Task statement: Can you copy the radiation study abstract from "Room: Track 3" up to and including "to low-and-high-LET radiation."?

Room: Track 3
Purpose: Hypofractionated radiation can induce pro-immunogenic signals from cancer cells, by activating innate response mechanisms, such as Stimulator of Interferon Genes (STING), following DNA damage. High linear energy transfer (LET) radiation is predicted to be more immunogenic, inducing more, higher-complexity, DNA double strand breaks (DSBs) per unit dose compared to low-LET radiations. This work studies the in vitro dose-response characteristics of pro-and-anti-immunogenic signals from cancer cells subject to low-and-high-LET radiation.
Methods: Merkel cell carcinoma cells (MCC13) were irradiated using low-LET x-rays and high-LET fast neutrons. Two cell cycles post-irradiation, interferon-beta (IFNß), an immunogenic cytokine, and Trex1, an exonuclease that suppresses STING activation, were assayed. In parallel, cells were assayed at one cell cycle post-irradiation for micronucleus formation, an immunogenic marker of DNA damage, and for LaminA, a marker of micronucleus membrane rupture.

Saved data entries:
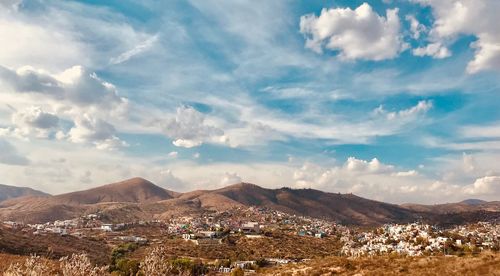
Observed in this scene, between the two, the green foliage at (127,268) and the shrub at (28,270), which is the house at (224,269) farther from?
the shrub at (28,270)

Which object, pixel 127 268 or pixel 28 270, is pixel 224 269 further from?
pixel 28 270

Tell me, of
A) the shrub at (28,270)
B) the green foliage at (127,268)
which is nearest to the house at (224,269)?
the green foliage at (127,268)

Output below:
Room: Track 3
Purpose: Hypofractionated radiation can induce pro-immunogenic signals from cancer cells, by activating innate response mechanisms, such as Stimulator of Interferon Genes (STING), following DNA damage. High linear energy transfer (LET) radiation is predicted to be more immunogenic, inducing more, higher-complexity, DNA double strand breaks (DSBs) per unit dose compared to low-LET radiations. This work studies the in vitro dose-response characteristics of pro-and-anti-immunogenic signals from cancer cells subject to low-and-high-LET radiation.